[wx-discuss] wxTNG: compatibility with wx2 API
Julian Smart
julian at anthemion.co.uk
Thu Feb 16 07:51:22 PST 2006
At 15:25 16/02/2006, you wrote:
>JS> (b) the easiest and cleanest way to do that is basically a wxWidgets 2
>port
>JS> wrapping wxWidgets 3.
>
> This is one possibility. The problem with this is that it will force
>dropping support for all compilers not capable of building wx3 as wx2 will
>depend on it.
True, but users will have the choice of using conventional wx2 with
any currently supported compiler, or wx3-enabled wx2 with a smaller
set of compilers. wx3 would be restricted anyway so I think people
will know what they're in for.
> It could also create some problems with the exceptions which
>we'd have to catch in wx2 wrapper code to prevent them from escaping to old
>code not expecting them.
Right.
> Finally, and most seriously, it would mean that
>all the existing wx2 code would have to be rewritten for wx3, including
>such things as wxDateTime (because we'd probably use boost::date classes in
>wx3) and wxFileName and not just all the GUI code.

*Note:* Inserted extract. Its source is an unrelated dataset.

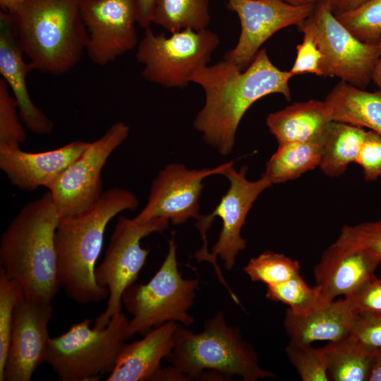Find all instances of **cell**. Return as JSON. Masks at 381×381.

But we can provide conversions (pretending wx3 is a completely foreign
platform).
> Alternative solution is to make wx3 a wrapper for wx2 API. Personally I
>think it is better because:
>
>- you get something working almost immediately because all the existing
> ports are simply reused and don't have to be changed at all and the whole
> process is more incremental: we can continue changing wx2 in the
> meanwhile too
It's a very attractive alternative, certainly.
>- one of the ideas for wx3 (subservient to the goal of including it to
> boost/proposing it as a standard C++ GUI framework) is to make it
> possible to use different backends for the implementation of the same
> public API and so wx2 backend would be just one/first of many and it
> would be nice to separate public API from implementation as clearly as
> possible from the very beginning
>
> Of course, there are problems with this approach too, main one being that
>wx3 users will continue to pay for wx2 inefficiencies. But I hope this can
>be dealt with later, by improving the implementation without changing the
>public API.
That's true - in fact we can later reverse the compatibility layering.
Once wx3 is implemented efficiently, we can remove all traces of
wx2 and then write a wx2 port to wx3. The big advantage, as you say,
is that we get started really quickly and just use wx2 as the implementation.
Whether that ultimately wastes time in doing a quick-and-dirty implementation
I don't know. But being able to get results quickly, and therefore
experiment more easily with the API, is a very compelling reason.
It certainly doesn't have to be seen as the final backend implementation.
However I don't think that wx3-on-wx2 will necessarily be a panacea for
backwards compatibility, because wx3 will need its own initialisation
and dealing with wx2 objects may not be tenable to make wx3 do the
right thing. Whereas you know with a proper wx2-on-wx3 port that
using wx2 objects is always allowed.
But one could argue for the phased approach:
1) Implement wx3-on-wx2 for speed of development.
2) Implement wx3-on-native-ports.
3) Implement wx2-on-wx3 for backwards compatibility.